▶ TAREAS PEDIDAS
1) Extrae sin cambios el trozo del fragmento sobre feminismo y machismo que empieza en las palabras "El feminismo es" y acaba después de "familia separado asociado.".
2) Resume en dos frases el fragmento sobre feminismo y machismo.

▶ FRAGMENTO DEL TEXTO
El feminismo es un movimiento que defiende la igualdad de derechos entre la mujer y el hombre, no reivindica dominación alguna. No tiene nada de pasional, y sí mucho de intelectual. Sostiene lo que es obvio, que el machismo ha impregnado, y caracterizado durante siglos, milenios, a la sociedad que lo sufre; y lo combate. No son una cosa y la contraria, machismo y feminismo, sino una enfermedad y su cura. Asegurar que el machismo es lo contrario del feminismo mueve a tanta confusión como afirmar que una feminista es el enemigo natural de todo padre de familia separado asociado.
¿Y lo pasional?, ¿está lo pasional libre del peso de la educación recibida, de la expectativa social profunda?, ¿no es acaso cultural?
Si el crimen de Alcúdia tiene algo de pasional (que lo tendrá) es, precisamente, su componente machista, ese síntoma previo, por otra parte, a cualquier barrunto de reflexión, pero que una vez desatado se desemboza fríamente, amparado por la costumbre en el ejercicio de una violencia que no responde al dolor natural, sino al honor antinatural. ¿Necesita servidor apelar al hecho de que entre su motivación y su ejecución, el autor debió trazar un plan (burdo, pero claro) y seguirlo. La pasión ciega (la criminal locura) tiene siempre más prisa. Al juicio ofuscado le falta ese tiempo de cocción que, poco o mucho, el asesino racional no pierde.

▶ MATERIAL DE PARTIDA
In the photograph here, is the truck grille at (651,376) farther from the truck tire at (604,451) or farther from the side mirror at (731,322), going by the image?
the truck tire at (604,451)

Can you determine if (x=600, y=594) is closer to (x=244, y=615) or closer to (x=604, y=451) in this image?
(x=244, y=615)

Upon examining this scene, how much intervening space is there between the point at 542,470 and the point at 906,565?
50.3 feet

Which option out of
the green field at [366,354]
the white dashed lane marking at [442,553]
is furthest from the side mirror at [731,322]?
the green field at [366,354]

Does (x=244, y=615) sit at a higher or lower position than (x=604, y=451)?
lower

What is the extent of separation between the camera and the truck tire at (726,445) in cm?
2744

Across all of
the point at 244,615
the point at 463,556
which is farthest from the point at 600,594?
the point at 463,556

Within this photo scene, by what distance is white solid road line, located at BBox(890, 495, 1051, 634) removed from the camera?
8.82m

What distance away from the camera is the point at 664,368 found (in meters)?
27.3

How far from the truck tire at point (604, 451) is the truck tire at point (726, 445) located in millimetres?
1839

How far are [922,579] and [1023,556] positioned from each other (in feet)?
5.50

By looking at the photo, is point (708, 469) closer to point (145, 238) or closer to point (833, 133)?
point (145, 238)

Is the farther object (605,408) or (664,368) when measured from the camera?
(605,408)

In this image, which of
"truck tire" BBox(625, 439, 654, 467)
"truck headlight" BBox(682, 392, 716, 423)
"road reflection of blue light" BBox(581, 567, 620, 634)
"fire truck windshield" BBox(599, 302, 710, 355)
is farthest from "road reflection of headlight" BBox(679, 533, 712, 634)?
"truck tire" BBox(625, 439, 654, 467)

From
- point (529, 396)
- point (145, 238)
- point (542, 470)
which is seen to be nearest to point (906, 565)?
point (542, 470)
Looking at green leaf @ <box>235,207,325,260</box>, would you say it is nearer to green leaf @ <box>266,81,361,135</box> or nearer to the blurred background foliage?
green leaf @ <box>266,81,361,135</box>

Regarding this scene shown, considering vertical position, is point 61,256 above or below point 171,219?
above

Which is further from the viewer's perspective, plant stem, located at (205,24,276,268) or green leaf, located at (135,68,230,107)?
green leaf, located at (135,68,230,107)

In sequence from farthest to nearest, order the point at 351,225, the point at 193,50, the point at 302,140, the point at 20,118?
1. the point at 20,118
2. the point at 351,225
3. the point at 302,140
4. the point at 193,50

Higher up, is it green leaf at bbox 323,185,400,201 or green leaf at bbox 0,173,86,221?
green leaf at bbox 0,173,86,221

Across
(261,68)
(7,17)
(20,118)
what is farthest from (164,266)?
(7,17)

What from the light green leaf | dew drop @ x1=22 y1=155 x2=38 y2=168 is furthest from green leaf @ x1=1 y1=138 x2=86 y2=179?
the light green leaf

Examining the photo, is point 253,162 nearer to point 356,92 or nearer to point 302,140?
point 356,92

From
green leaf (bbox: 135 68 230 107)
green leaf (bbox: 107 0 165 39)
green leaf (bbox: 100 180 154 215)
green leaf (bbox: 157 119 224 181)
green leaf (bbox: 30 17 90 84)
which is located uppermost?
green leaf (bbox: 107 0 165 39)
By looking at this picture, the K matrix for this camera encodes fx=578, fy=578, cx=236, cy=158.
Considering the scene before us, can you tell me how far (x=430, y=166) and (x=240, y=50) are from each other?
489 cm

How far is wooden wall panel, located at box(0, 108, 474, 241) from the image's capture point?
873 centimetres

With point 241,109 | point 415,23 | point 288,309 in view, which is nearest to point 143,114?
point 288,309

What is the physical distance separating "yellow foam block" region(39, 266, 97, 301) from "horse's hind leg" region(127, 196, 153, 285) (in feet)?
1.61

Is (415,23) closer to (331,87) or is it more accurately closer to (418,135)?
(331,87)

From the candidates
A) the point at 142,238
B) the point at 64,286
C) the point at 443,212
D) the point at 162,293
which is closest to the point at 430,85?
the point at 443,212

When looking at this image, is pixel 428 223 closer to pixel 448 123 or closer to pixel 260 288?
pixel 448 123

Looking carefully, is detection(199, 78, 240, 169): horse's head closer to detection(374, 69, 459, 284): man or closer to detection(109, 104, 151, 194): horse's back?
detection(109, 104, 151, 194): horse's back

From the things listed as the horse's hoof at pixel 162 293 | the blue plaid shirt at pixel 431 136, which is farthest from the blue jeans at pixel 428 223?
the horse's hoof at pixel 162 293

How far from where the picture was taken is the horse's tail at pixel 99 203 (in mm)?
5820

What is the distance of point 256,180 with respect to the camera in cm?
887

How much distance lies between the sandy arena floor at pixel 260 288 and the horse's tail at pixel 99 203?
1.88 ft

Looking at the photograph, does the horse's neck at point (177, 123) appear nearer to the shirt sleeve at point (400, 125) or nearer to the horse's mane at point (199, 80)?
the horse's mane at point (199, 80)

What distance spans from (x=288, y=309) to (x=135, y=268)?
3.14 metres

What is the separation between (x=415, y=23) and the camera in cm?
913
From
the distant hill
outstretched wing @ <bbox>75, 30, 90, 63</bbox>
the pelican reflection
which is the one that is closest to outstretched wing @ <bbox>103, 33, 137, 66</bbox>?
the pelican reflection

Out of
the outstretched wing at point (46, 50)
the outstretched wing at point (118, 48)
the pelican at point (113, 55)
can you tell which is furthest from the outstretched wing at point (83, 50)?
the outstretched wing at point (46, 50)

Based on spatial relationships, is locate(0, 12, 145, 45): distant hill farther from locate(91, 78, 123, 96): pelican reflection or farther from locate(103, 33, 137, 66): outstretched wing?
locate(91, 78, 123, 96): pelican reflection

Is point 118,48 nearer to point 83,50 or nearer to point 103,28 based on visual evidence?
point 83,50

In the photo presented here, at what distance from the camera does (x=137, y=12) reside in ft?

▶ SOLUCIONES DEL EJERCICIO
1)
El feminismo es un movimiento que defiende la igualdad de derechos entre la mujer y el hombre, no reivindica dominación alguna. No tiene nada de pasional, y sí mucho de intelectual. Sostiene lo que es obvio, que el machismo ha impregnado, y caracterizado durante siglos, milenios, a la sociedad que lo sufre; y lo combate. No son una cosa y la contraria, machismo y feminismo, sino una enfermedad y su cura. Asegurar que el machismo es lo contrario del feminismo mueve a tanta confusión como afirmar que una feminista es el enemigo natural de todo padre de familia separado asociado.

2) El feminismo defiende la igualdad de derechos entre la mujer y el hombre y combate el machismo, que ha marcado a la sociedad durante siglos; machismo y feminismo no son contrarios, sino una enfermedad y su cura. Si el crimen de Alcúdia tiene algo de pasional es su componente machista, y el autor debió de trazar un plan y seguirlo, mientras que la pasión ciega tiene siempre más prisa.